Work item
Leave out every picture, and output exactly the lines from the line containing "Results of demographic" through the last line of the data.

[Image-text web data]
────────────────────

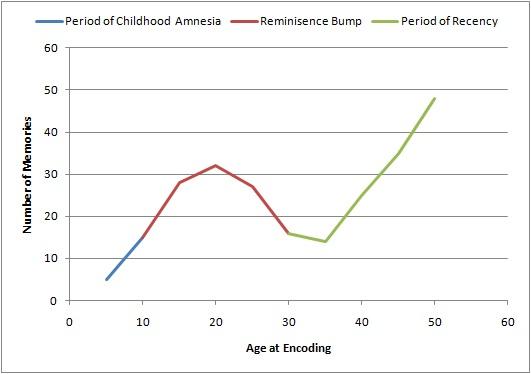 Lifespan Retrieval Curve.jpg
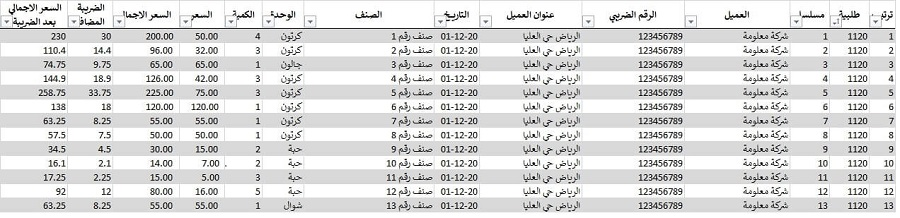 تصميم نموذج فاتورة ضريبية سعودية للمؤسسة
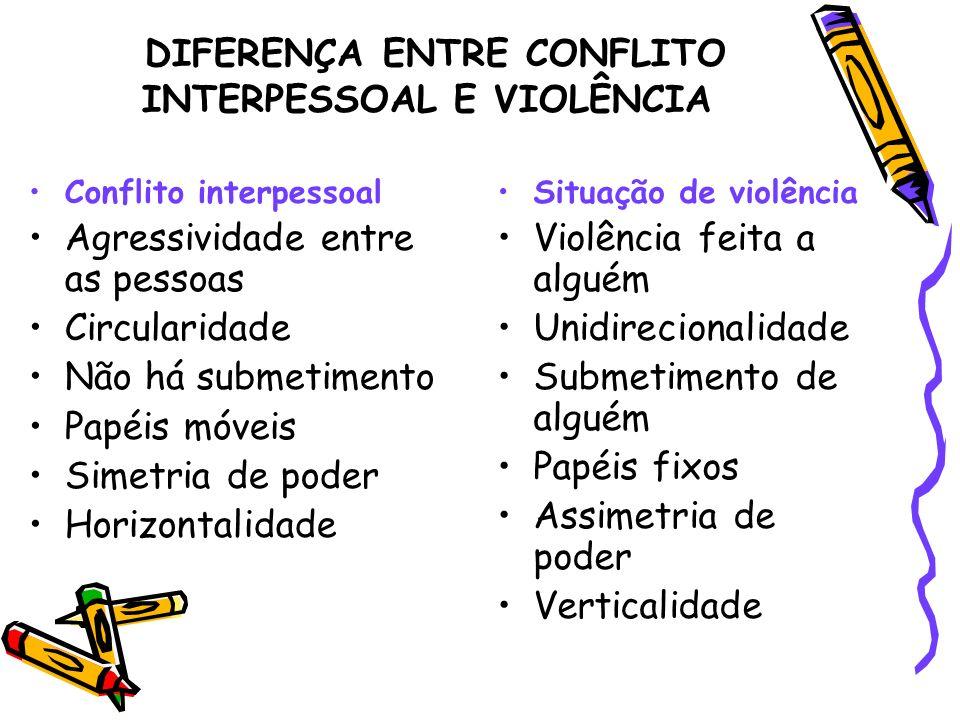 DIFERENÇA ENTRE CONFLITO INTERPESSOAL E VIOLÊNCIA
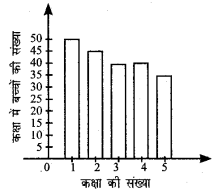 UP Board Solutions for Class 5 Maths गिनतारा Chapter 19 आँकड़े 1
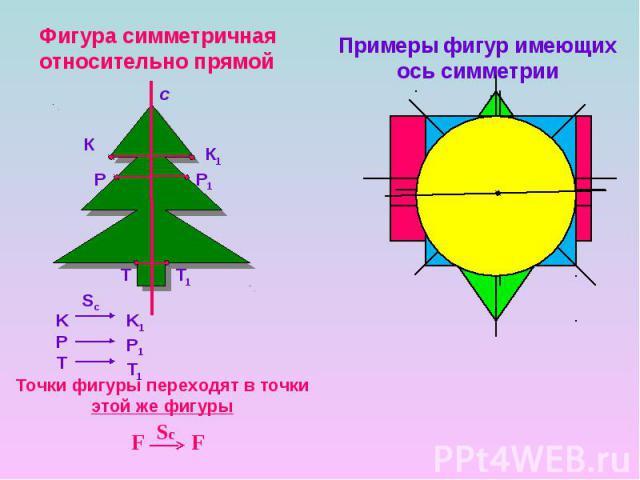 Фигура симметричная относительно прямой Примеры фигур имеющих ось симметрии Точки фигуры переходят в точки этой же фигуры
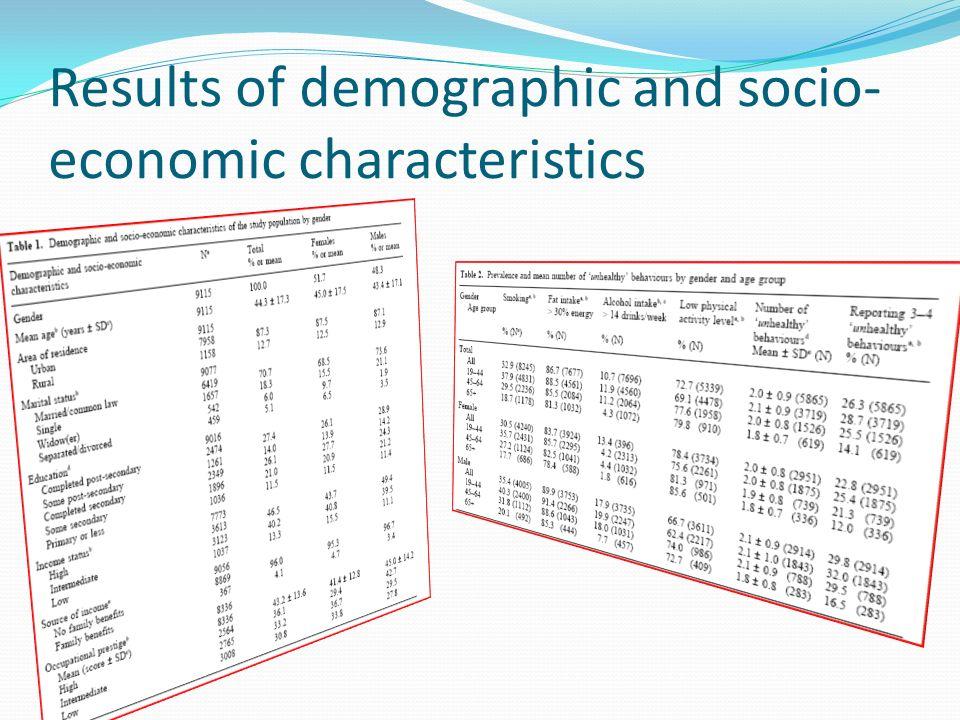 Results of demographic and socio- economic characteristics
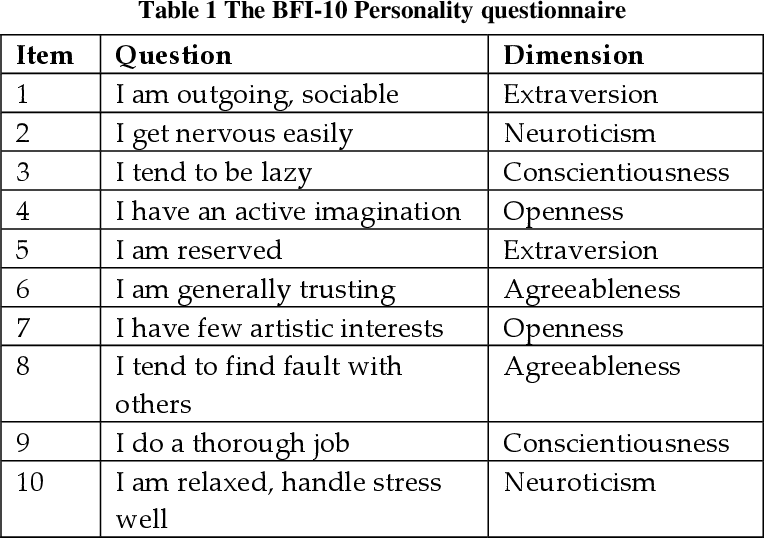 Figure 2 for Big-Five, MPTI, Eysenck or HEXACO: The Ideal Personality Model for Personality-aware Recommendation Systems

────────────────────

Output of the exercise
 Results of demographic and socio- economic characteristics
 Figure 2 for Big-Five, MPTI, Eysenck or HEXACO: The Ideal Personality Model for Personality-aware Recommendation Systems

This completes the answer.